*** Opening Dataset records ***
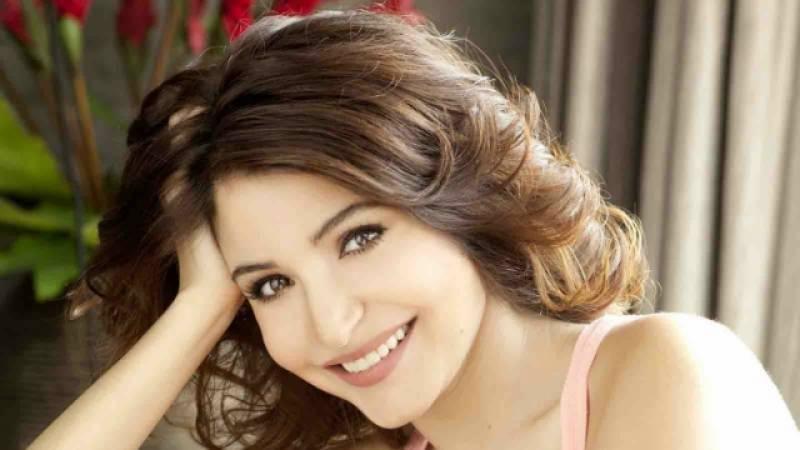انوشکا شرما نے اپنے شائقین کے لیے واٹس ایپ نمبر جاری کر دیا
*** Closing Dataset records ***
*** Opening Dataset records ***
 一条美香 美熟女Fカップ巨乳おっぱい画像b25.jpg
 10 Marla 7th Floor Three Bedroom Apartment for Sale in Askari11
*** Closing Dataset records ***
:: Prompt ::
Output, from the data above, the lines from the line with "一条美香 美熟女Fカップ巨乳おっぱい画像b25.jpg" to the line with "10 Marla 7th" exactly as they stand, both ends included and nothing else.

:: Exercise response ::
 一条美香 美熟女Fカップ巨乳おっぱい画像b25.jpg
 10 Marla 7th Floor Three Bedroom Apartment for Sale in Askari11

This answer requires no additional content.